■ Task
Please rewrite everything from "It has been" down to "died so far." in the Covid-19 text, putting "evening strolls" wherever "daily walks" appears.

■ Text passage

+===+

It has been 378 days since the first case of Covid-19 was reported in the UK, on 31 January 2020. Then the first UK death came five weeks later, on 6 March. For most of us, the subsequent months have been indistinct, punctuated by little more than Zoom calls, daily walks, and putting on your face mask. For many others, they have been all too distinct, defined by illness and loss. Here is some reading material to help explain that terrible expanse of time.
The patients’ view
Our File began this week with Nicky Woolf’s Slow Newscast about the 306 days that his father, Geoff, spent in hospital after contracting Covid. Geoff is one of nearly 4 million people in the UK who have tested positive since 31 January last year, and one of over 414,000 who have been admitted to hospital. 112,000 have died so far.

+===+

■ Data for analysis

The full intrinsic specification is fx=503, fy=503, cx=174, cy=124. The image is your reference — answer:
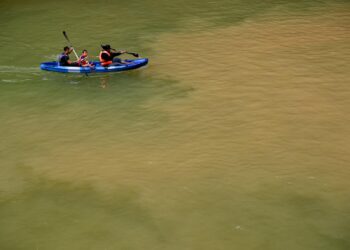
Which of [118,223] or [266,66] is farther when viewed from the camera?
[266,66]

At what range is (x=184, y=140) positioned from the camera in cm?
1328

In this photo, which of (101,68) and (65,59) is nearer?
(101,68)

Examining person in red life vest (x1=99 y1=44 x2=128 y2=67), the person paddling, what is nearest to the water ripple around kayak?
the person paddling

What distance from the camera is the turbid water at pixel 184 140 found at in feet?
33.8

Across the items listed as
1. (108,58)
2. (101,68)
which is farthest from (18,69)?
(108,58)

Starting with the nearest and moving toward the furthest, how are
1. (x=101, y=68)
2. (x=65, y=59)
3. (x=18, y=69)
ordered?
(x=101, y=68), (x=65, y=59), (x=18, y=69)

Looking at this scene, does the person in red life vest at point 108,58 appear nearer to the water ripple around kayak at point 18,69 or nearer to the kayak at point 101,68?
the kayak at point 101,68

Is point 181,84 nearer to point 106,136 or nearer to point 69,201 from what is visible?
point 106,136

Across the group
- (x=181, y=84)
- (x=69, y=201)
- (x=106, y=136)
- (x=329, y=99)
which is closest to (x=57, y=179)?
(x=69, y=201)

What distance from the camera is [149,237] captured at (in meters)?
10.0

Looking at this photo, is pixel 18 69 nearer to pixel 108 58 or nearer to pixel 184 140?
pixel 108 58

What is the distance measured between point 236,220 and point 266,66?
838 centimetres

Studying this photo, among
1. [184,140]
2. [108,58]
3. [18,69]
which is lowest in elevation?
[184,140]

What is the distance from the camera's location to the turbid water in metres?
10.3
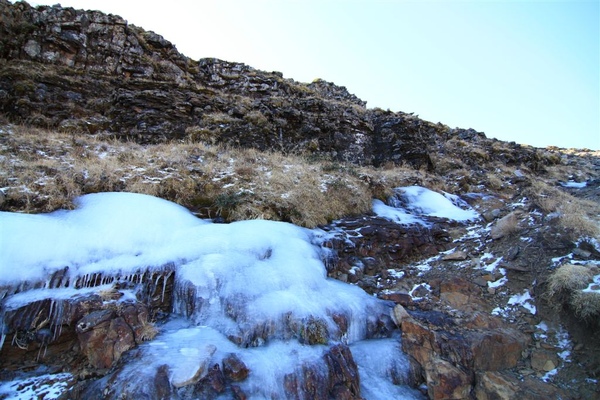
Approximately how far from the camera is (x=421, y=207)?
385 inches

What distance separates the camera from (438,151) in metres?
16.2

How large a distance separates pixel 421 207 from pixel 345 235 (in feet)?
12.1

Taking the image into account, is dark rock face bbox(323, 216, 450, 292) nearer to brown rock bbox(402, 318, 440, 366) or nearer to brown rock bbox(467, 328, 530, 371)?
brown rock bbox(402, 318, 440, 366)

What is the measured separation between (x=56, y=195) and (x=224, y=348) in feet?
15.6

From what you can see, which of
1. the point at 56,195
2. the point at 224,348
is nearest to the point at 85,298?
the point at 224,348

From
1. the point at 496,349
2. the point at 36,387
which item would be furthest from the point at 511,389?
the point at 36,387

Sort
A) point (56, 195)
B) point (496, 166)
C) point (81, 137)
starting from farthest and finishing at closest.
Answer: point (496, 166) < point (81, 137) < point (56, 195)

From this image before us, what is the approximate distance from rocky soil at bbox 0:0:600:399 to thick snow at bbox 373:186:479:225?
447 mm

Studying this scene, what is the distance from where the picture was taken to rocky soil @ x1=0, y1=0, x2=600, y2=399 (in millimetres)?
4117

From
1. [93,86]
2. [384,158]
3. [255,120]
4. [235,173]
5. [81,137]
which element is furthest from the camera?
[384,158]

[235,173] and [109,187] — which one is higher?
[235,173]

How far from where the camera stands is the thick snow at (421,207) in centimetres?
884

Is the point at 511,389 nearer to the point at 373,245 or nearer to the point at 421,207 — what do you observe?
the point at 373,245

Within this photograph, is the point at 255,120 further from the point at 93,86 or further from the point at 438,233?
the point at 438,233
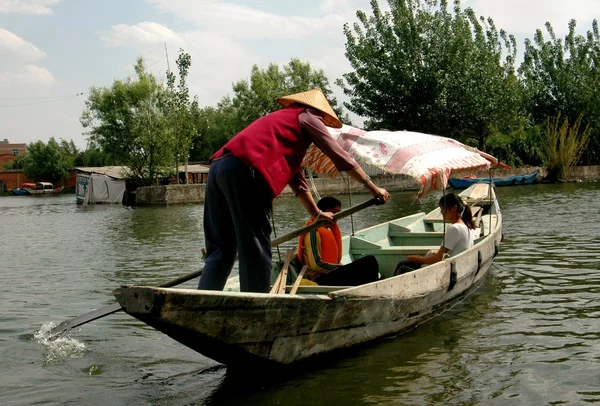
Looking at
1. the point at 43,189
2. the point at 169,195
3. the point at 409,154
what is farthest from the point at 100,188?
the point at 409,154

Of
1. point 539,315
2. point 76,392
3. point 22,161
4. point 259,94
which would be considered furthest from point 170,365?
point 22,161

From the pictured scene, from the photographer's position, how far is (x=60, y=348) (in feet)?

+===+

■ Solution below
It has been 378 days since the first case of Covid-19 was reported in the UK, on 31 January 2020. Then the first UK death came five weeks later, on 6 March. For most of us, the subsequent months have been indistinct, punctuated by little more than Zoom calls, evening strolls, and putting on your face mask. For many others, they have been all too distinct, defined by illness and loss. Here is some reading material to help explain that terrible expanse of time.
The patients’ view
Our File began this week with Nicky Woolf’s Slow Newscast about the 306 days that his father, Geoff, spent in hospital after contracting Covid. Geoff is one of nearly 4 million people in the UK who have tested positive since 31 January last year, and one of over 414,000 who have been admitted to hospital. 112,000 have died so far.